Kevin-Graham
Enthusiast
Enthusiast

Multiple storage on multiple sites

Jump to solution

Hi all

I have two sites that a VMware cluster will reside across. I will have storage in both locations.

To keep ISL traffic to a minimum I would like to have the VMs that are residing on the hosts in Site A to stay there (only DRS amongst themselves), pointing to storage in Site A; the VMs that are residing on the hosts in Site B to stay there, pointing to storage in Site B.

I would like HA be allowed to move them however.

Is there any way of doing this?

TIA

Kevin

0 Kudos
1 Solution

Accepted Solutions
jhanekom
Virtuoso
Virtuoso

I get what you're trying to do, and have been wondering about this myself.

The product itself does not allow you to group hosts within a cluster. The only "cheat" I can think of is to trick ESX into believing that the hosts aren't VMotion compatible.

Provided you have recent processors, how about enabling NX on the processors of site A and disabling it on the processors on site B? This way, DRS won't consider the servers in site B to be candidates when it needs to distribute load in site A. However, HA will still function, as it doesn't particularly care about whether hosts are have the NX bit set or not.

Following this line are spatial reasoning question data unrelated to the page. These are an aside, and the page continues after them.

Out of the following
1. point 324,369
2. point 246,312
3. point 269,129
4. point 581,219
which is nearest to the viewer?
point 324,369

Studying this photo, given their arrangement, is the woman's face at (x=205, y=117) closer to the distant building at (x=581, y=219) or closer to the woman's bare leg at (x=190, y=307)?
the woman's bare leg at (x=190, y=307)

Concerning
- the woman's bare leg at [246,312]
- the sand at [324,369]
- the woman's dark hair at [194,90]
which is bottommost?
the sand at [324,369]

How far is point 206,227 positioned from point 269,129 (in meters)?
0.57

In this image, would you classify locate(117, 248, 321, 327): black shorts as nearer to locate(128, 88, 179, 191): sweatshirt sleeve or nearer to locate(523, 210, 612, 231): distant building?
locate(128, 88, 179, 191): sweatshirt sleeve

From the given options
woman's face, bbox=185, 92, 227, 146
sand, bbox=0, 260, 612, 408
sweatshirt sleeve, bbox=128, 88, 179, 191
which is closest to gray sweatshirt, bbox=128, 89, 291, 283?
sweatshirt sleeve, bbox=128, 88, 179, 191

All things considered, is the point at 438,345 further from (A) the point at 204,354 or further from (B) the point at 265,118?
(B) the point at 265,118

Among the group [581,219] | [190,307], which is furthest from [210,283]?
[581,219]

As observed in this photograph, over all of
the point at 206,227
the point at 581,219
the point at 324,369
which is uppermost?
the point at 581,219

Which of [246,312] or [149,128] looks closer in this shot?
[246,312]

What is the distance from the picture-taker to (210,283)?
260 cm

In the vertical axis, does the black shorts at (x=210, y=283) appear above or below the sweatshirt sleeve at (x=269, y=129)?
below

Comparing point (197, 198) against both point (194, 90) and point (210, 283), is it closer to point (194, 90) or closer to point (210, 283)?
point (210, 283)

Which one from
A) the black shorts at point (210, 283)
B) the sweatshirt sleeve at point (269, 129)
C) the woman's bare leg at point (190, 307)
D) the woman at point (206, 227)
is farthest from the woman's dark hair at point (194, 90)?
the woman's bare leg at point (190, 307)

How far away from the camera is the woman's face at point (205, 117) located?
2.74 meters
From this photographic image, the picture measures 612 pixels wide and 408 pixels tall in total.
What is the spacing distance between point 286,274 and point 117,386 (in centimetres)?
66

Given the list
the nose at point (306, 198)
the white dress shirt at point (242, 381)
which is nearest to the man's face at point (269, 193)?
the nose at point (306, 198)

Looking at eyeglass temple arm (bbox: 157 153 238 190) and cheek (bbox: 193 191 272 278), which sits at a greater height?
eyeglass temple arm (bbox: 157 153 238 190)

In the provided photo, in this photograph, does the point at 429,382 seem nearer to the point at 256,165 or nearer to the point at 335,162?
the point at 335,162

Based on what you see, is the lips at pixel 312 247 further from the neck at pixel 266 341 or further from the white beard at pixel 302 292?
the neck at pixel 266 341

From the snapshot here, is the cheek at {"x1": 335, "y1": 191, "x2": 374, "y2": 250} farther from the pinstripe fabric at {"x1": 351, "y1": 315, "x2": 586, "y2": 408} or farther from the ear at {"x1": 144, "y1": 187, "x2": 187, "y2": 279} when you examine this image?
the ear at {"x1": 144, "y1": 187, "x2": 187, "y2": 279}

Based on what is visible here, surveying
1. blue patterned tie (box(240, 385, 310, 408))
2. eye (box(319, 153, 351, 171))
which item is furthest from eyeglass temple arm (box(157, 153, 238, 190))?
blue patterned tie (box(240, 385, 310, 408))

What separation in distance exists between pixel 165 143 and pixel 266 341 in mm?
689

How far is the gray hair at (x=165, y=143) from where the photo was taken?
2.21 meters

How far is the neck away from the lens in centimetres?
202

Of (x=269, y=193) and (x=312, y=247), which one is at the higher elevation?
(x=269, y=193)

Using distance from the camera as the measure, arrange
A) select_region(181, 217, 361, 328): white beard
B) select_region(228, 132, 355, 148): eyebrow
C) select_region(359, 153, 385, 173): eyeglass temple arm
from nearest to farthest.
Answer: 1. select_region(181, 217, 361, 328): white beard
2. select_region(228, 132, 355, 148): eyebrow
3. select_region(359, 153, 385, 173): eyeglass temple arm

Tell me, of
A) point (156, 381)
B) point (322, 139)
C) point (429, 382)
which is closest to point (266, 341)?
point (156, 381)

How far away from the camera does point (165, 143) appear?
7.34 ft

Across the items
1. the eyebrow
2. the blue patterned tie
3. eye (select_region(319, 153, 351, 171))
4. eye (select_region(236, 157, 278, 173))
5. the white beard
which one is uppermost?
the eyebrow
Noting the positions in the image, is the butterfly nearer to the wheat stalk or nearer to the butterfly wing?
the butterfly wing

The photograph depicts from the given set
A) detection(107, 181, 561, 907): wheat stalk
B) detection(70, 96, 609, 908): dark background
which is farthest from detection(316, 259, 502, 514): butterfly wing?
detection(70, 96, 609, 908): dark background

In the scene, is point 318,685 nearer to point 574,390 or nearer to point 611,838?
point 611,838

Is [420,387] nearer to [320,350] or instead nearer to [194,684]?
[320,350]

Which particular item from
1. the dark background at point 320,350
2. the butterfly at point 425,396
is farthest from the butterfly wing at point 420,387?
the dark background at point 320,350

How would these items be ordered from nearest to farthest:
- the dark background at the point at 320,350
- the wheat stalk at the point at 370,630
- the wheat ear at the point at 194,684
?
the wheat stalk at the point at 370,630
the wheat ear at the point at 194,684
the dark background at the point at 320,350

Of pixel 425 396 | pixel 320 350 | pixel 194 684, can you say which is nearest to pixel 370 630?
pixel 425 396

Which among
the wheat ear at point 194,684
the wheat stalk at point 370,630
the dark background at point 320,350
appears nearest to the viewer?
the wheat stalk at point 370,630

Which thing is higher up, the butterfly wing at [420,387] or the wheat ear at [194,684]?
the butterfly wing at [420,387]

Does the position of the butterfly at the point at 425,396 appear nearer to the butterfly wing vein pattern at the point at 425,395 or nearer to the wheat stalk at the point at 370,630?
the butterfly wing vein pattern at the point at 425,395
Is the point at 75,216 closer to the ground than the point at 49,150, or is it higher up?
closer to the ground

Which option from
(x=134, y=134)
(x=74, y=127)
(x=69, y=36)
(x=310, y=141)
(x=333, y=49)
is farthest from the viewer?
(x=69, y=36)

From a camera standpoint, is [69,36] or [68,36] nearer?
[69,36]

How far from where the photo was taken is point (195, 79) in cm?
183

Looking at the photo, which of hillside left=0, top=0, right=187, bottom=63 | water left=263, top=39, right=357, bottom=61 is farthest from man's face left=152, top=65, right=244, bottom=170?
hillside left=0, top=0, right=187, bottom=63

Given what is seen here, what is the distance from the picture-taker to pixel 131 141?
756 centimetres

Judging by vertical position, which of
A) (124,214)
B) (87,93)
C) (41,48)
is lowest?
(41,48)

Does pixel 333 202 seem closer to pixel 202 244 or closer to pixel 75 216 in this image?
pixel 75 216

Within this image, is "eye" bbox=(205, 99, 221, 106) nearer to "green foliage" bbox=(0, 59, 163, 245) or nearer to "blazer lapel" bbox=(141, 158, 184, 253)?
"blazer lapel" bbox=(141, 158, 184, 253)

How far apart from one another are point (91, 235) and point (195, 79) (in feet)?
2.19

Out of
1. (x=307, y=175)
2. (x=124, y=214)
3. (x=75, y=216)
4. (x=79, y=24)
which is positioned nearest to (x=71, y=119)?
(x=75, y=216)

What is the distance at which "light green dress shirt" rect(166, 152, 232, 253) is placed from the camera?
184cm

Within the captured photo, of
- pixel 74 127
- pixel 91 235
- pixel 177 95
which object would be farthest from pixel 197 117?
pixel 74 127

View solution in original post

0 Kudos
8 Replies
polysulfide
Expert
Expert

I don't see HA working across sites well. Without storage motion, you would need to be using iSCSI to do HA. iSCSI would allow you to run a VM at a different site but I doubt performance would be great. Unless your VMs have a complicated multi-homed netowrk configuration, you would need your two sites to be on the same subnet for HA to be seamless. I don't see that as being a reality either.

Here's what I would do:

Setup a separate cluster at each site.

Virtualize your Virtual Center Server so it can be replicated to your failover site.

Setup a different cluster for each site and have local HA

Develop a snapshot/replication strategy to get copies of your VMs to each site.

Document the steps it will take to make your backup site live. Your machines will end up with new IP addresses, etc unless you have some sophisticated network failover.

HA between sites is doable but is beyond the scope of a forum.

Ask your vendor if they provide Virtualization-based DR consultation. Be careful, everyone is trying to leverage into this market. Many of them have no experience. I can reccomend Greenpages or MSII. Neither of them will be cheap but they can help you get what you're after.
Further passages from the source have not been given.